On a fresh Debian/Ubuntu LXC, as root:

curl -fsSL https://gitea.thewrightserver.net/josh/Vetting/raw/branch/main/deploy/proxmox-install.sh | bash

That installs Go (if missing), clones the repo to /opt/vetting-src, builds vetting-linux-amd64, and hands off to deploy/install.sh — which lays down the binary, systemd unit, example config, and vetting service user. Then:

# Edit /etc/vetting/vetting.yaml (server.bind + server.public_url)
sudo systemctl enable --now vetting
journalctl -fu vetting

Prefer to build yourself? The manual path:

make orchestrator-linux
scp -r bin deploy lxc:/opt/vetting/
ssh lxc "cd /opt/vetting && sudo ./deploy/install.sh"
ssh lxc "sudo systemctl enable --now vetting"

See docs/operations.md § Install for the full walkthrough.

Repository layout

cmd/                  orchestrator + agent entrypoints
internal/             core packages (see docs/architecture.md for the map)
agent/                in-image agent logic (claim loop, stage dispatch, probes)
live-image/           mkosi config for the PXE-bootable Debian live image
deploy/               systemd unit + install.sh + example config
docs/                 operator + developer docs
test/e2e/             build-tag-gated QEMU + PXE full-stack test
tools/                small CLI helpers

Development

  • make test — Go unit + smoke tests (cross-platform)
  • make vetgo vet on the whole module
  • make live-image — Linux-only; run under WSL from Windows
  • make e2e — requires Linux root + live image + running orchestrator
  • make run — build + launch the orchestrator with the example config

Windows hosts: everything except live-image and e2e works natively.
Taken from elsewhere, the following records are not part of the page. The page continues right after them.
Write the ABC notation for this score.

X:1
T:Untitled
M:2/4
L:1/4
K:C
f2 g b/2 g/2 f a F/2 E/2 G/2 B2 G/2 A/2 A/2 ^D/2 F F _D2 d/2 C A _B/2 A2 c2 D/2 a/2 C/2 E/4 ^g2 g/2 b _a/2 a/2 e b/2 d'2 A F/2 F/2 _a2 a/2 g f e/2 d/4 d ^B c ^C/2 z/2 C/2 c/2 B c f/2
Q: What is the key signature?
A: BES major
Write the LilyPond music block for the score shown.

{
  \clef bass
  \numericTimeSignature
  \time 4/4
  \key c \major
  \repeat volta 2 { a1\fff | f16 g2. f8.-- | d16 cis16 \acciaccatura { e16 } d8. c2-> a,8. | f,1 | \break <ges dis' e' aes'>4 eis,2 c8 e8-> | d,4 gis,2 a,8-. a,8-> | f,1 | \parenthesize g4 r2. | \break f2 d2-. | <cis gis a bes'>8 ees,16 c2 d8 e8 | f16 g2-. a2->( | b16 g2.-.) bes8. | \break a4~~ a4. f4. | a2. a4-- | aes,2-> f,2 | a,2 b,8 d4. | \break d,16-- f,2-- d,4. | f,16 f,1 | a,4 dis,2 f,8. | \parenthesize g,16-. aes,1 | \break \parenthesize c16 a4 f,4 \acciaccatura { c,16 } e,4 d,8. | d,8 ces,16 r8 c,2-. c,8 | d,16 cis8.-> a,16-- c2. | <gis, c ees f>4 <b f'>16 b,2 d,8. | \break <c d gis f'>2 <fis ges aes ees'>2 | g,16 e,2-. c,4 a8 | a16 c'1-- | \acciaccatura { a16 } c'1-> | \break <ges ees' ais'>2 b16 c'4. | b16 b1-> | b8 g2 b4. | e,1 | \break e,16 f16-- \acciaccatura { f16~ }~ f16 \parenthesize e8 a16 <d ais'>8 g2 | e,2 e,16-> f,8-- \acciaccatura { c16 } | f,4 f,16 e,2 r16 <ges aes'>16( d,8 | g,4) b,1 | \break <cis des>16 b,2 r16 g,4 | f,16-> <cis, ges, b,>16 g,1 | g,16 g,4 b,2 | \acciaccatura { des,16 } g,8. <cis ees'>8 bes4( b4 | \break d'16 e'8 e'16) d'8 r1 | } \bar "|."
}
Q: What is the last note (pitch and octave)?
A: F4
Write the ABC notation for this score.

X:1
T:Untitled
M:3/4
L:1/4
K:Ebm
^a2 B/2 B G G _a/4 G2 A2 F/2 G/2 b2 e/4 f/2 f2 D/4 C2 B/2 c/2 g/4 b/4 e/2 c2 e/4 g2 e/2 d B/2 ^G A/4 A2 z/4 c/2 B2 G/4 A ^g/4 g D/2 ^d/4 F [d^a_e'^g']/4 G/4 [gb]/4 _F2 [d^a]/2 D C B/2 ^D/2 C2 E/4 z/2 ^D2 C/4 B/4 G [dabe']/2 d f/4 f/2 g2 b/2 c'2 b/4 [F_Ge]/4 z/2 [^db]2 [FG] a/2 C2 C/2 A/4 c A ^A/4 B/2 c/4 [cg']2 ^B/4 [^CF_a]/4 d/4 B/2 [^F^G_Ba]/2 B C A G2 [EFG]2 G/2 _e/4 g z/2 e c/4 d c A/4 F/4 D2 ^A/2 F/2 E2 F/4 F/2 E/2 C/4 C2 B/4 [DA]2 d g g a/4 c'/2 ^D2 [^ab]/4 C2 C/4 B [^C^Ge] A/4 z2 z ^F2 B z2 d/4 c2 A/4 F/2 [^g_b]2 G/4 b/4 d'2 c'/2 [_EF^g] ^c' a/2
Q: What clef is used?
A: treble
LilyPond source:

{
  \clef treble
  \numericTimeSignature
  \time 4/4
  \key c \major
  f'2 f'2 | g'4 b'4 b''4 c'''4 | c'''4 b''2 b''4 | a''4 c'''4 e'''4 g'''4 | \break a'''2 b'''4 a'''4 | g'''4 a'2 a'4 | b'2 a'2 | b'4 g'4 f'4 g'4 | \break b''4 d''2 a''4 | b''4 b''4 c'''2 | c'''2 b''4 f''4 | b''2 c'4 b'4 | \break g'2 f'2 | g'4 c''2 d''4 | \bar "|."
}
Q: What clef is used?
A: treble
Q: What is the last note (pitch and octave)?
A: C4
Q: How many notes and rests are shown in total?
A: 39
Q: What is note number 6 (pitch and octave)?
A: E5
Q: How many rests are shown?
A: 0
The live image build calls mkosi which needs a real Linux userspace, so use WSL for those targets.

Status

All six phases in the original plan are implemented. The E2E QEMU harness is wired in test/e2e/qemu_test.go but requires a running orchestrator + registered host + queued run as preconditions — it's a developer-facing integration harness, not a unit test.